> [EXERCISE OBJECTIVE]: When the material ends, stop; until then, set down every line exactly.

> [EXERCISE DATA]:

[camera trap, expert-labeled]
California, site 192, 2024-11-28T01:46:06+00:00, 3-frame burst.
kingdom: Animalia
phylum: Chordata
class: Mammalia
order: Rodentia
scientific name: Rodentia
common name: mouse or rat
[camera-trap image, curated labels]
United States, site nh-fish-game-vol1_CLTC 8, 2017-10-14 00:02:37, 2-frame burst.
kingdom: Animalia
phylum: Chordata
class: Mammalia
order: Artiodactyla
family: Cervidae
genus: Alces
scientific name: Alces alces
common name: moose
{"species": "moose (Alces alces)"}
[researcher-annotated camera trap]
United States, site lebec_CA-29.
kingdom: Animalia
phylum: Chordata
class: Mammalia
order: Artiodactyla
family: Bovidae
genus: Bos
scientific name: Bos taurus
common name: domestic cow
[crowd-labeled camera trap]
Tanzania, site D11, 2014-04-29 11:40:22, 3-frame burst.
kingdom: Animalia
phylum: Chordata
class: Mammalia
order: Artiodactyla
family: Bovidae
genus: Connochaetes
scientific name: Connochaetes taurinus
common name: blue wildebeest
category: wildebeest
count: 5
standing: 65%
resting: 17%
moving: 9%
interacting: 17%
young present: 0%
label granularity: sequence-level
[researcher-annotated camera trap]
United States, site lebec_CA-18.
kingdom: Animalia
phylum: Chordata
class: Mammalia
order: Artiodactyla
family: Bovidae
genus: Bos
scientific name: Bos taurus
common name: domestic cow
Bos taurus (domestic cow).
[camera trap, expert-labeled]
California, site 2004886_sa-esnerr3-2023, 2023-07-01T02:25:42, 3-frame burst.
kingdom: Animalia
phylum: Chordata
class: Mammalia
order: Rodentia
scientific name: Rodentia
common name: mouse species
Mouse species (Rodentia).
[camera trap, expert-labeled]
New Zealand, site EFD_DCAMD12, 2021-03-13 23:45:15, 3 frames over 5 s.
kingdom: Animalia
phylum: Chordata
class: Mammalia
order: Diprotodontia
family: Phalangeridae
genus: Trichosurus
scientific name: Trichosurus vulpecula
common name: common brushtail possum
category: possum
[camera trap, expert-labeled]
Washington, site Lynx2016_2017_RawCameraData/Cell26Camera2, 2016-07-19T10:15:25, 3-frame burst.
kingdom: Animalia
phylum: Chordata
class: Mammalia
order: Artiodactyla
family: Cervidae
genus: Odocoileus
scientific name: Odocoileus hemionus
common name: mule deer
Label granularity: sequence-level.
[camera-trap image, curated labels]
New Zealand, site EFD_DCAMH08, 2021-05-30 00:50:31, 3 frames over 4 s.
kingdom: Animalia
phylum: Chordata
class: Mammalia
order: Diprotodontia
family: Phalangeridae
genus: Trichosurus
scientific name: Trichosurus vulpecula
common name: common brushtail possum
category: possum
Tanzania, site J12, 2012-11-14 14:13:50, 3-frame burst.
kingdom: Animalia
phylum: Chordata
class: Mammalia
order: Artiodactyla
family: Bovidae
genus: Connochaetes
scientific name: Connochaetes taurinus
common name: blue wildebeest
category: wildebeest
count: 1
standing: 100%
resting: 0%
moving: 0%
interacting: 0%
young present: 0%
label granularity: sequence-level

> [EXPECTED ANSWER]:
[camera trap, expert-labeled]
California, site 192, 2024-11-28T01:46:06+00:00, 3-frame burst.
kingdom: Animalia
phylum: Chordata
class: Mammalia
order: Rodentia
scientific name: Rodentia
common name: mouse or rat
[camera-trap image, curated labels]
United States, site nh-fish-game-vol1_CLTC 8, 2017-10-14 00:02:37, 2-frame burst.
kingdom: Animalia
phylum: Chordata
class: Mammalia
order: Artiodactyla
family: Cervidae
genus: Alces
scientific name: Alces alces
common name: moose
{"species": "moose (Alces alces)"}
[researcher-annotated camera trap]
United States, site lebec_CA-29.
kingdom: Animalia
phylum: Chordata
class: Mammalia
order: Artiodactyla
family: Bovidae
genus: Bos
scientific name: Bos taurus
common name: domestic cow
[crowd-labeled camera trap]
Tanzania, site D11, 2014-04-29 11:40:22, 3-frame burst.
kingdom: Animalia
phylum: Chordata
class: Mammalia
order: Artiodactyla
family: Bovidae
genus: Connochaetes
scientific name: Connochaetes taurinus
common name: blue wildebeest
category: wildebeest
count: 5
standing: 65%
resting: 17%
moving: 9%
interacting: 17%
young present: 0%
label granularity: sequence-level
[researcher-annotated camera trap]
United States, site lebec_CA-18.
kingdom: Animalia
phylum: Chordata
class: Mammalia
order: Artiodactyla
family: Bovidae
genus: Bos
scientific name: Bos taurus
common name: domestic cow
Bos taurus (domestic cow).
[camera trap, expert-labeled]
California, site 2004886_sa-esnerr3-2023, 2023-07-01T02:25:42, 3-frame burst.
kingdom: Animalia
phylum: Chordata
class: Mammalia
order: Rodentia
scientific name: Rodentia
common name: mouse species
Mouse species (Rodentia).
[camera trap, expert-labeled]
New Zealand, site EFD_DCAMD12, 2021-03-13 23:45:15, 3 frames over 5 s.
kingdom: Animalia
phylum: Chordata
class: Mammalia
order: Diprotodontia
family: Phalangeridae
genus: Trichosurus
scientific name: Trichosurus vulpecula
common name: common brushtail possum
category: possum
[camera trap, expert-labeled]
Washington, site Lynx2016_2017_RawCameraData/Cell26Camera2, 2016-07-19T10:15:25, 3-frame burst.
kingdom: Animalia
phylum: Chordata
class: Mammalia
order: Artiodactyla
family: Cervidae
genus: Odocoileus
scientific name: Odocoileus hemionus
common name: mule deer
Label granularity: sequence-level.
[camera-trap image, curated labels]
New Zealand, site EFD_DCAMH08, 2021-05-30 00:50:31, 3 frames over 4 s.
kingdom: Animalia
phylum: Chordata
class: Mammalia
order: Diprotodontia
family: Phalangeridae
genus: Trichosurus
scientific name: Trichosurus vulpecula
common name: common brushtail possum
category: possum
Tanzania, site J12, 2012-11-14 14:13:50, 3-frame burst.
kingdom: Animalia
phylum: Chordata
class: Mammalia
order: Artiodactyla
family: Bovidae
genus: Connochaetes
scientific name: Connochaetes taurinus
common name: blue wildebeest
category: wildebeest
count: 1
standing: 100%
resting: 0%
moving: 0%
interacting: 0%
young present: 0%
label granularity: sequence-level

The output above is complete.